INSTRUCTIONS FOR THE TASK: Type the listing below out again exactly. No images.

GIVEN INFORMATION:
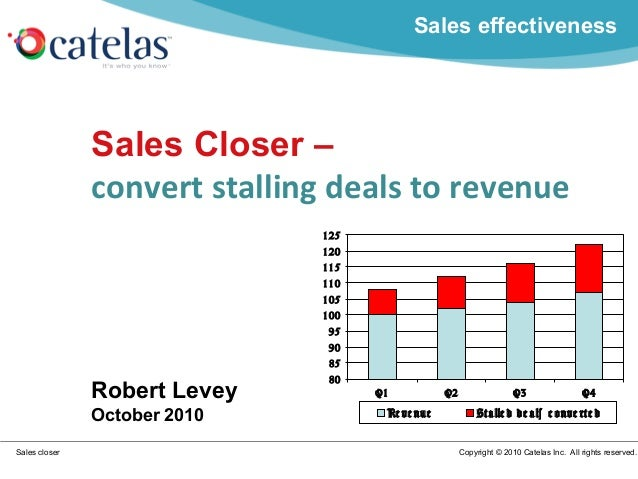 Sales closer Copyright © 2010 Catelas Inc. All rights reserved. Sales Closer – convert stalling deals to revenue Robert Le...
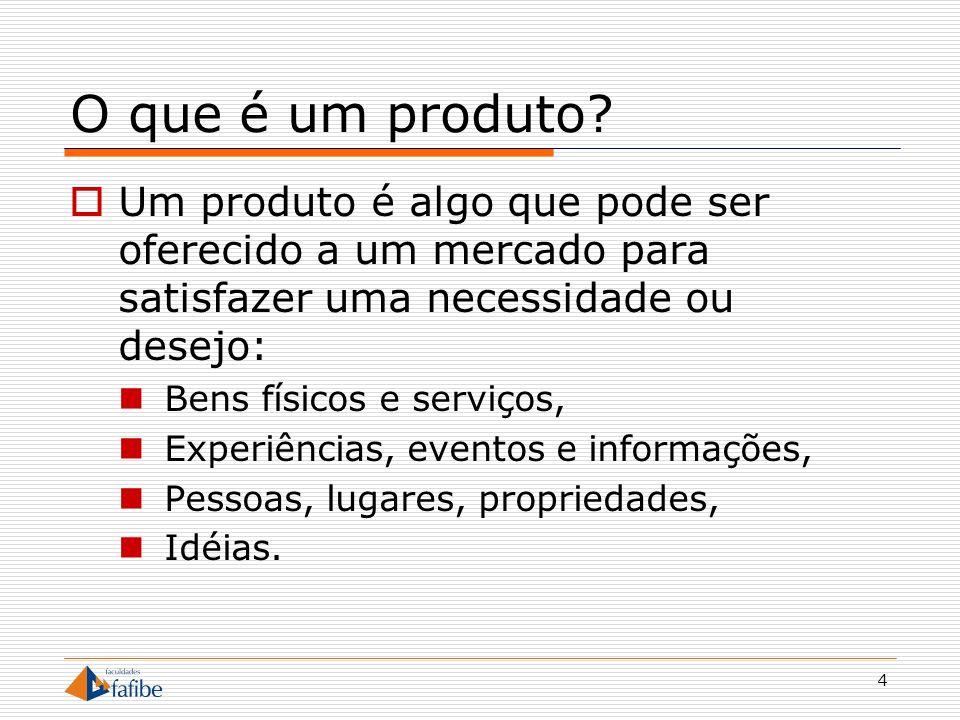 O que é um produto Um produto é algo que pode ser oferecido a um mercado para satisfazer uma necessidade ou desejo:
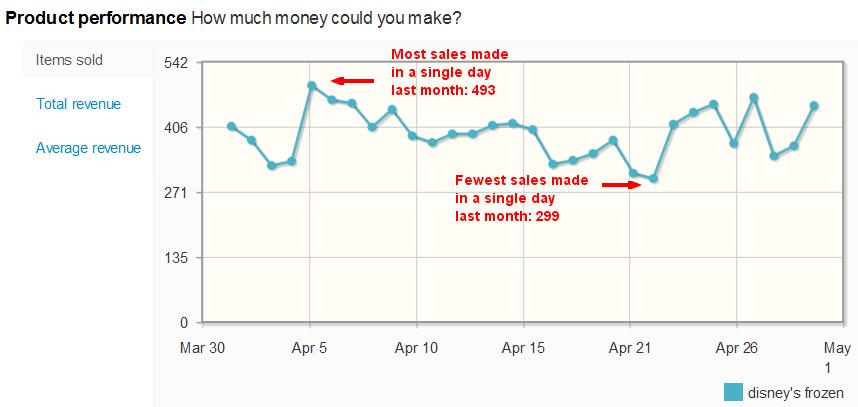 Disney's Frozen sales per day on eBay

RESULT BELOW:
 Sales closer Copyright © 2010 Catelas Inc. All rights reserved. Sales Closer – convert stalling deals to revenue Robert Le...
 O que é um produto Um produto é algo que pode ser oferecido a um mercado para satisfazer uma necessidade ou desejo:
 Disney's Frozen sales per day on eBay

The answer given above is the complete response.